23:24gdevsritchie, me too, thats why I just punt on logging and store all application events into datomic
23:24sritchiegdev: so you have some data structure format for everything that happens, and just dump it for later/
23:25sritchiegdev: I'm trying to do better logging via Riemann
23:25coventryfakedrake: Can you give a more specific example?

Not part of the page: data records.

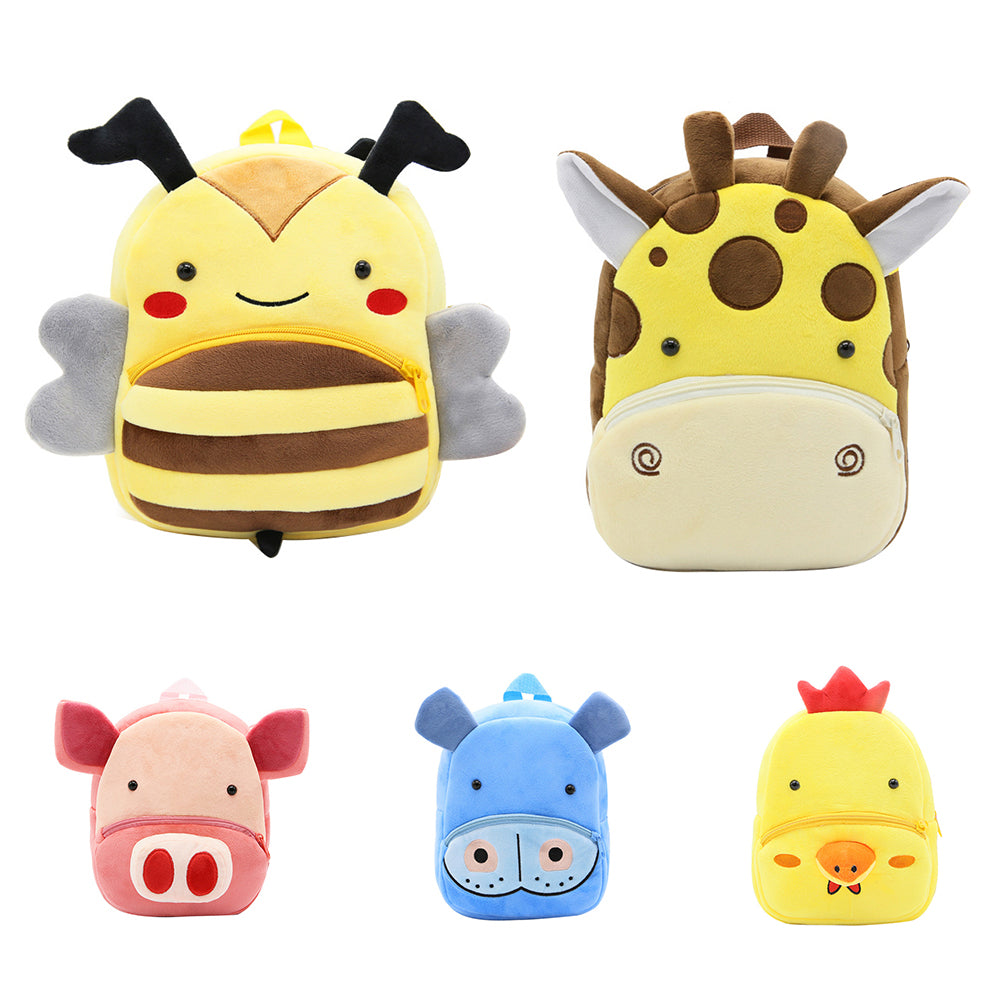 Mini Cute Cartoon Animal Kindergarten Children Kids Plush Backpacks Schoolbags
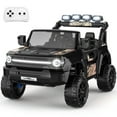 thumbnail image 1 of VIBESPARK 24 Volt Ride on Toys, 2-Seater Ride on Cars with Remote Control, 2WD/4WD Switchable Electric Car for Kids w/ Bluetooth, 800W Power Car Wheels, Music, MP3, Suspension, Black, 1 of 9
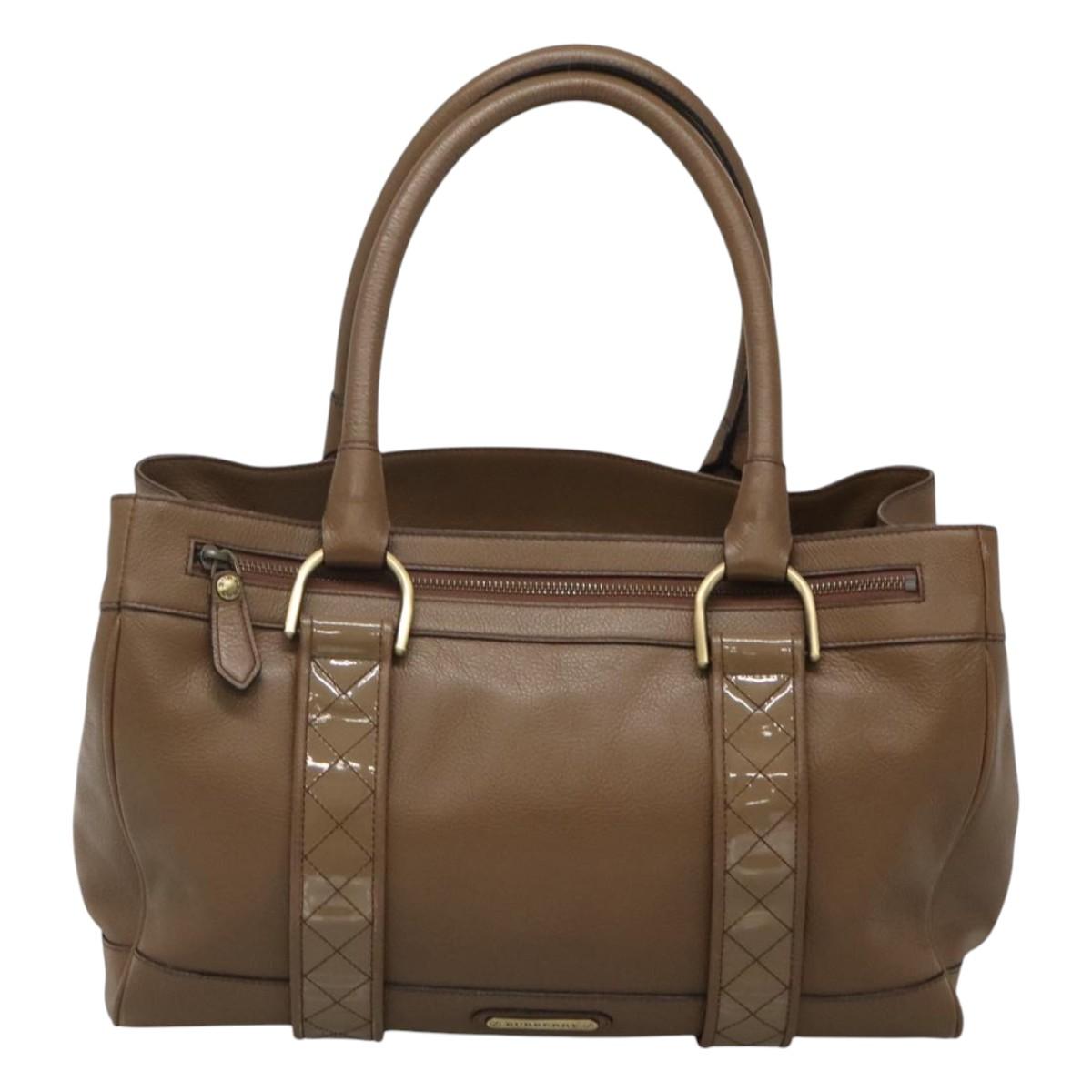 Burberry Beige Leather Tote Bag ( )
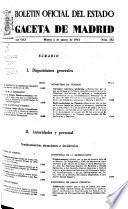 Boletín oficial del estado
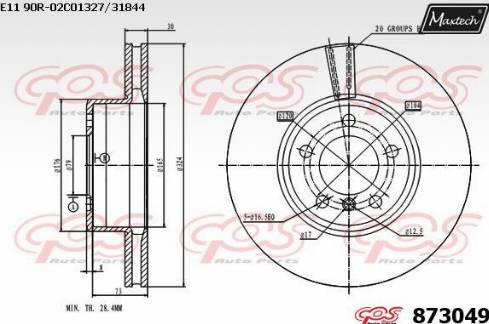 Maxtech 873049.0000 - Disque de frein cwaw.fr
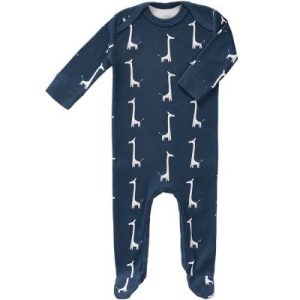 achetez Pyjama léger Girafe bleu indigo (0-3 mois) Fresk au meilleur prix en promo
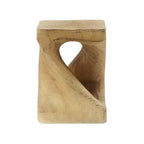 Console Twist avec texture aspect bois, couleur naturelle pour le salon
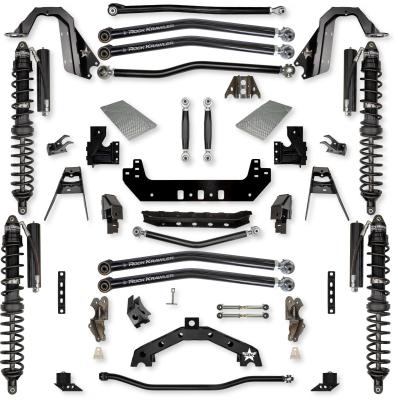 4.5 Inch X-Factor X2 Coilover No Limits Long-Arm Suspension System for Jeep Wrangler JLU Gas Models Trail Runner System Stage 1 Rock Krawler
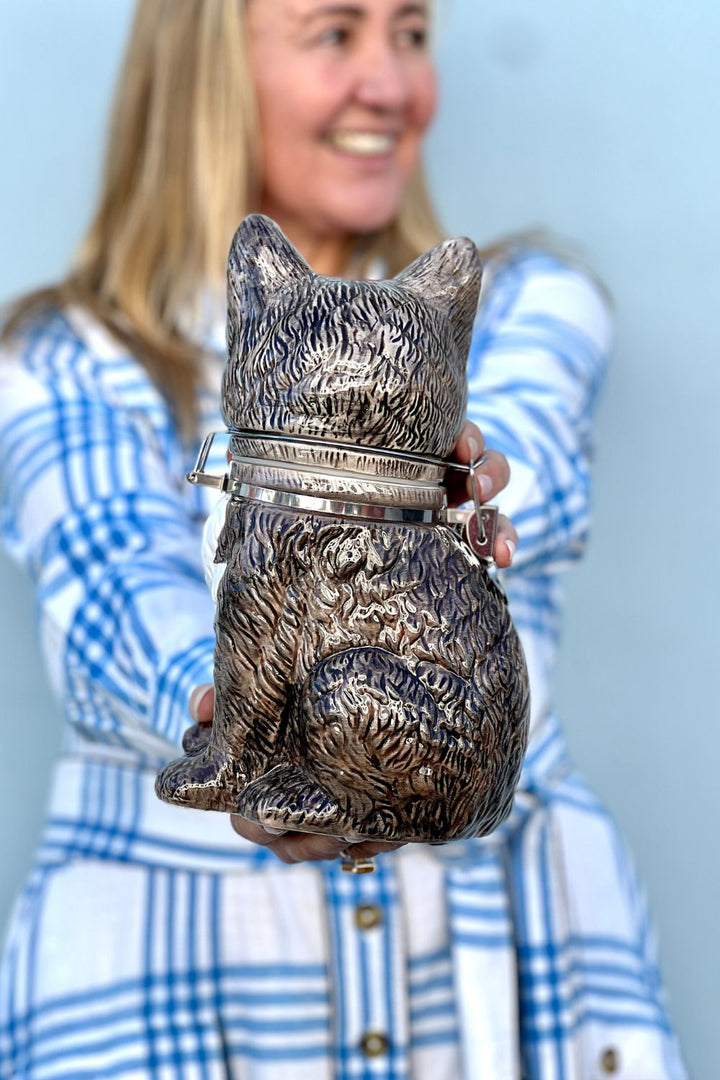 KITTY CAT CERAMIC STORAGE JAR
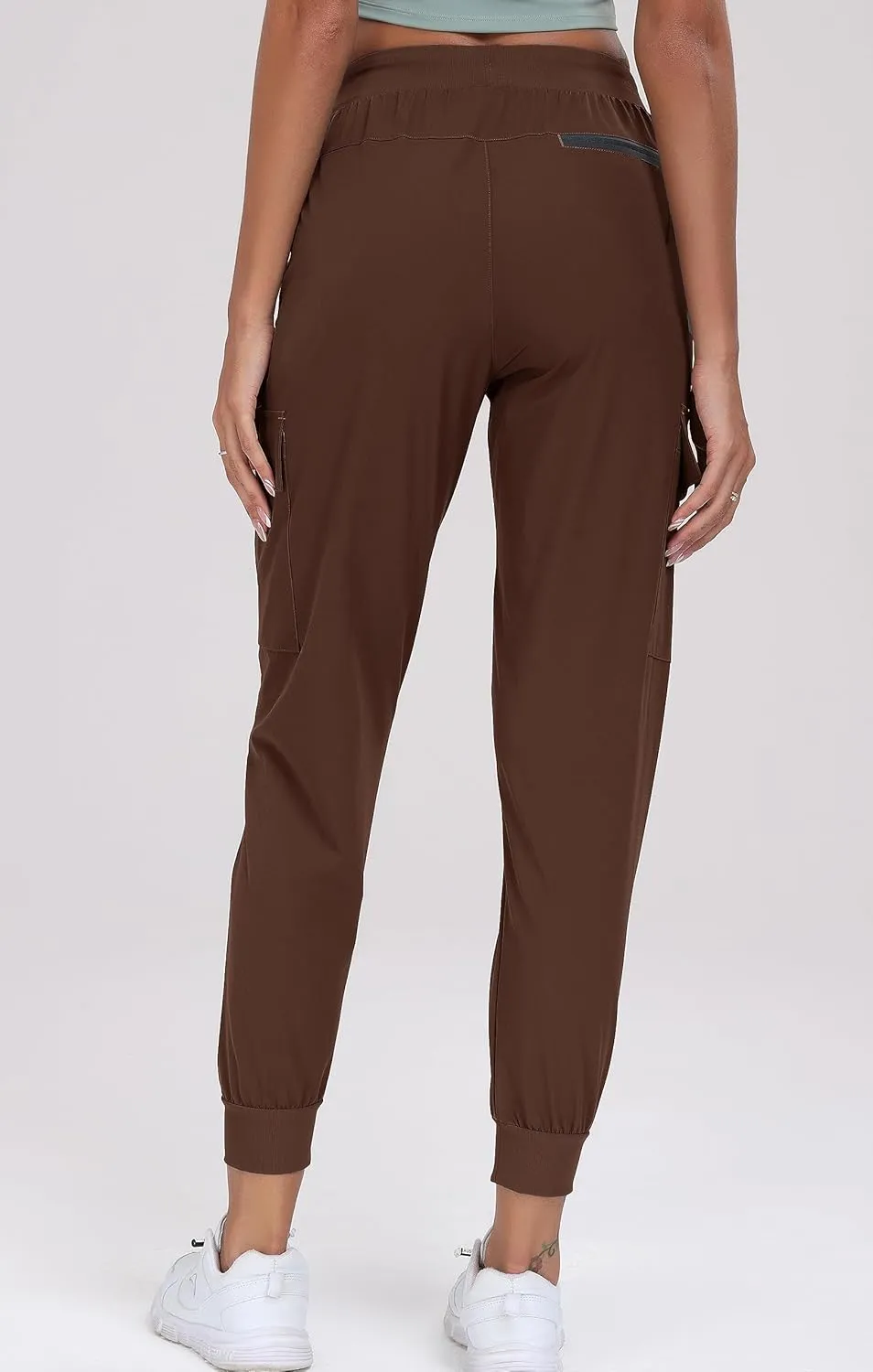 Oalka Women's Cargo Hiking Pants Lightweight Travel Pockets Joggers Quick Dry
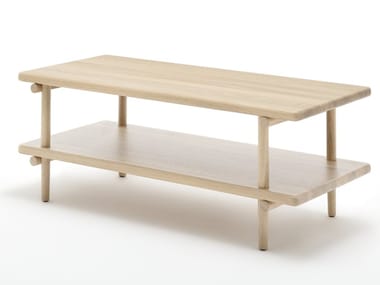 ROLF BENZ 933 - Rectangular wooden coffee table by Rolf Benz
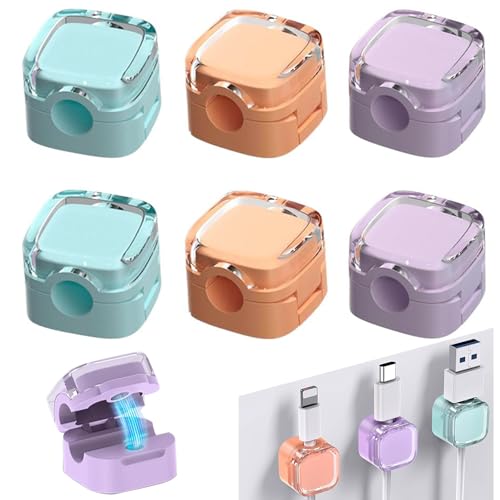 6 Pièces Clip Câble avec Auto-adhésifs, Organisateur de Câble Magnétique, Clips de Gestion de Câbles Magnétiques Réglable Clips Câble Organisateur pour Bureau, Table de Nuit (Couleurs Mélangées) 6 Pièces Clip Câble avec Auto-adhésifs, Organisateur de Câble Magnétique, Clips de Gestion de Câbles Magnétiques Réglable Clips Câble Organisateur pour Bureau, Table de Nuit (Couleurs Mélangées)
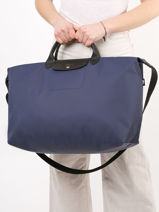 Longchamp Le pliage energy Travel bag Blue-vue-porte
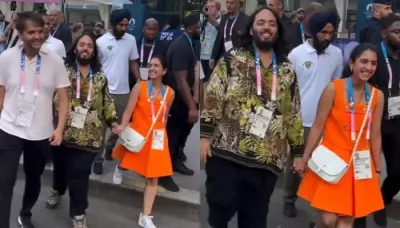  Radhika Merchant Dons A Marigold Outfit Worth Rs. 2.12 Lakhs At Paris Olympics, Carries A Pricey Bag   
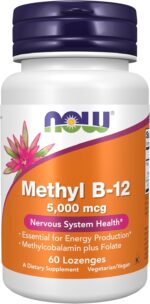 Now Foods Metil B-12 5000 mcg - 60 Pastillas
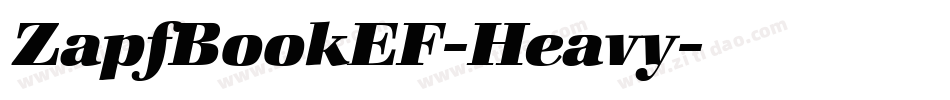ZapfBookEF-Heavy字体转换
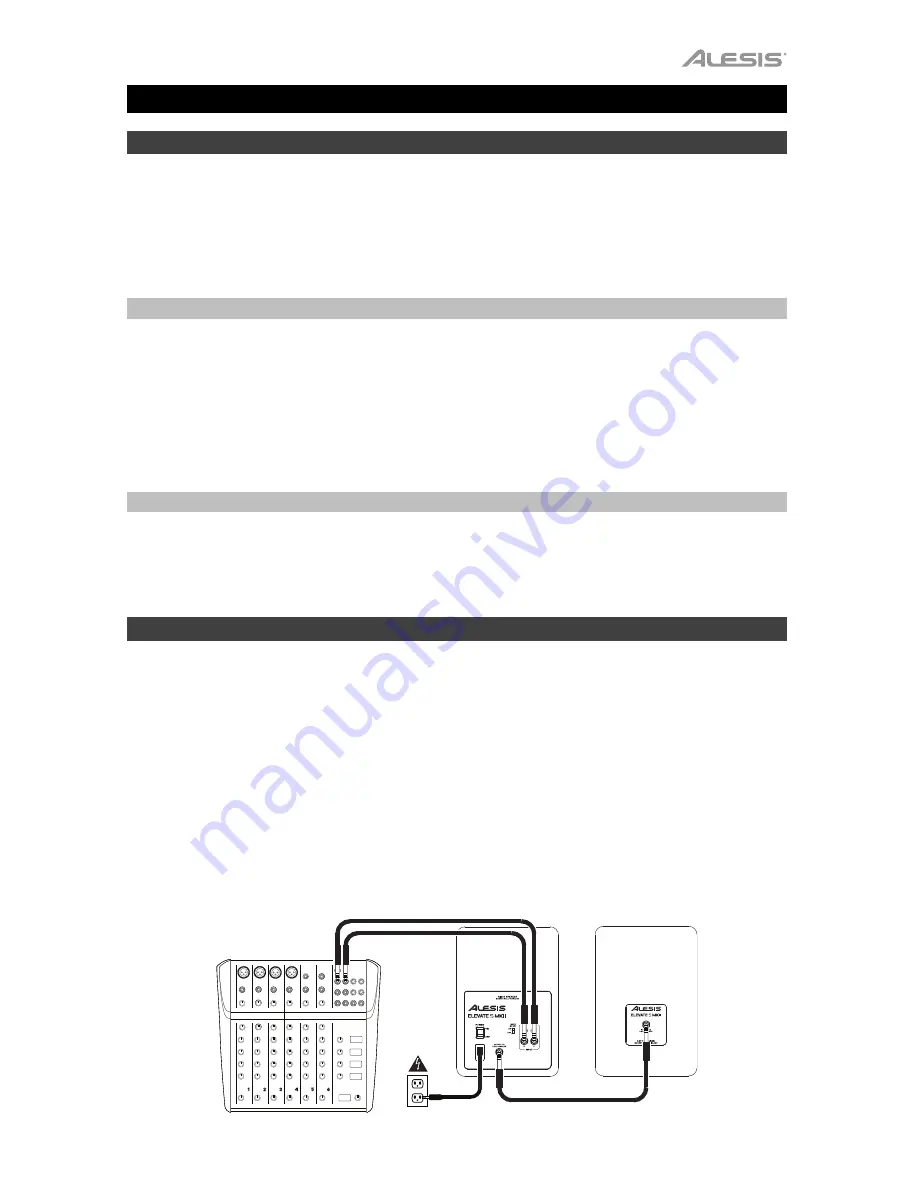 Alesis ELEVATE 5 MKII User Manual Download Page 3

23:25sritchiegdev: and just trying to figure out whether to fire to riemann directly via a stats-d like interface, or hit it via a timbre logging appender,
23:25sritchieor just send absolutely everything and index into datomic, for example
23:26sritchiegdev: but yeah, it suddenly became clear that even after years of "log processing" in the big data world, what-to-log-and-when-to-log best practices are really rusty for me
23:27fakedrakecoventry: i have a list of strings and I want them to be replaced by themselves surrounded by spaces
23:27fakedrakehttps://github.com/bitsai/lisp-in-clojure/blob/master/reader.clj
23:27fakedrakelike the tokenize fun here, only I want my list to be variable
23:28gdevsritchie, yeah and then you have to figure out what level to log everything
23:31sritchiegdev: so datomic
23:31sritchiegdev: can you get very far with their "pro starter"?
23:32gdevsritchie, dunno yet, ask me in a month
23:34coventryfakedrake: You should make them fns and use reduce.
23:34gdevsritchie, but yeah, probably so
23:36fakedrakecoventry: reduce! yes! thank you
23:40danielszmulewiczso lein trampoline won't work when cljsbuild is used in the project?